◆ **练习任务**
1) 按照链路追踪指南中的定义,Span 是什么?
2) 接着链路追踪指南的最后一行续写下去,先把依赖配置写完整,再写出后续的搭建步骤。

Skip to content

Spring Boot Tracing 分布式链路追踪完全指南 🔍

什么是分布式链路追踪?为什么需要它?

想象一下,你正在开发一个电商系统,用户下单时需要经过多个服务:用户服务验证身份、商品服务检查库存、订单服务创建订单、支付服务处理付款、物流服务安排配送。当用户反馈"下单很慢"时,你如何快速定位是哪个环节出了问题?

IMPORTANT

分布式链路追踪就是为了解决这个问题而生的!它能够跟踪一个请求在多个服务间的完整调用路径,记录每个环节的耗时、状态和上下文信息。

核心概念理解

  • Trace(链路):一次完整的请求调用链,用 TraceId 标识
  • Span(跨度):链路中的一个操作单元,用 SpanId 标识
  • Baggage(行李):在整个链路中传递的键值对数据

Spring Boot Tracing 核心价值

1. 问题定位能力 🎯

kotlin
// 各个服务独立记录日志,无法关联
@RestController
class OrderController {
    private val logger = LoggerFactory.getLogger(OrderController::class.java)
    
    @PostMapping("/orders")
    fun createOrder(@RequestBody order: Order): ResponseEntity<Order> {
        logger.info("开始创建订单") 
        // 无法知道这个请求的完整调用链
        return ResponseEntity.ok(orderService.create(order))
    }
}
kotlin
// 自动生成链路追踪信息
@RestController
class OrderController {
    private val logger = LoggerFactory.getLogger(OrderController::class.java)
    
    @PostMapping("/orders")
    fun createOrder(@RequestBody order: Order): ResponseEntity<Order> {
        logger.info("开始创建订单") 
        // 日志自动包含 TraceId 和 SpanId,可以追踪完整调用链
        return ResponseEntity.ok(orderService.create(order))
    }
}

2. 性能分析能力 📊

通过 Tracing,你可以清晰地看到:

  • 哪个服务调用耗时最长
  • 哪个数据库查询最慢
  • 网络调用的延迟分布

快速上手:搭建你的第一个 Tracing 应用

第一步:添加依赖

kotlin
dependencies {
    implementation("org.springframework.boot:spring-boot-starter-actuator")
    implementation("org.springframework.boot:spring-boot-starter-web")
    
    // OpenTelemetry + Zipkin 组合
    implementation("io.micrometer:micrometer-tracing-bridge-otel") 
    implementation("io.opentelemetry:opentelemetry-exporter-zipkin")

◆ **原始数据**
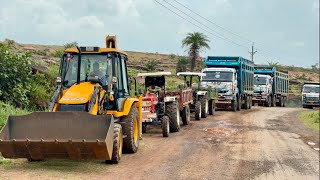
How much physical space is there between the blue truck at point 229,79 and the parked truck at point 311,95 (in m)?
9.12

◆ **参考答案**
1) Span(跨度)是链路中的一个操作单元,用 SpanId 标识。

2)
}
xml
<dependencies>
    <dependency>
        <groupId>org.springframework.boot</groupId>
        <artifactId>spring-boot-starter-actuator</artifactId>
    </dependency>
    <dependency>
        <groupId>org.springframework.boot</groupId>
        <artifactId>spring-boot-starter-web</artifactId>
    </dependency>
    
    <!-- OpenTelemetry + Zipkin 组合 -->
    <dependency> 
        <groupId>io.micrometer</groupId> 
        <artifactId>micrometer-tracing-bridge-otel</artifactId> 
    </dependency> 
    <dependency> 
        <groupId>io.opentelemetry</groupId> 
        <artifactId>opentelemetry-exporter-zipkin</artifactId> 
    </dependency> 
</dependencies>

第二步:配置 Tracing

yaml
management:
  tracing:
    sampling:
      probability: 1.0  # 100% 采样率,生产环境建议 0.1
  zipkin:
    tracing:
      endpoint: http://localhost:9411/api/v2/spans

logging:
  pattern:
    correlation: "[${spring.application.name:},%X{traceId:-},%X{spanId:-}] "
  include-application-name: false
properties
# 100% 采样率,生产环境建议 0.1
management.tracing.sampling.probability=1.0
management.zipkin.tracing.endpoint=http://localhost:9411/api/v2/spans

# 日志关联配置
logging.pattern.correlation=[${spring.application.name:},%X{traceId:-},%X{spanId:-}] 
logging.include-application-name=false

第三步:创建示例应用

kotlin
@RestController
@SpringBootApplication
class TracingDemoApplication {
    
    private val logger = LoggerFactory.getLogger(TracingDemoApplication::class.java)
    
    @GetMapping("/")
    fun home(): String {
        logger.info("处理首页请求") 
        return "Hello Tracing World!"
    }
    
    @GetMapping("/order/{id}")
    fun getOrder(@PathVariable id: String): String {
        logger.info("查询订单: $id") 
        // 模拟业务处理
        Thread.sleep(100)
        return "订单信息: $id"
    }
}

fun main(args: Array<String>) {
    runApplication<TracingDemoApplication>(*args)
}

第四步:启动 Zipkin

bash
# 使用 Docker 快速启动 Zipkin
docker run -d -p 9411:9411 openzipkin/zipkin

第五步:测试效果

  1. 启动应用后访问:http://localhost:8080/order/12345
  2. 查看控制台日志,你会看到:
[tracing-demo,64d3c5c8e6b1a2f3,a1b2c3d4e5f6g7h8] INFO  - 查询订单: 12345
  1. 打开 Zipkin UI:http://localhost:9411,点击 "Run Query" 查看链路信息

TIP

日志中的 [应用名,TraceId,SpanId] 就是关联ID,通过它可以快速定位问题!

支持的 Tracer 实现方案

Spring Boot 支持多种 Tracer 实现,每种都有其适用场景:

OpenTelemetry 系列(推荐)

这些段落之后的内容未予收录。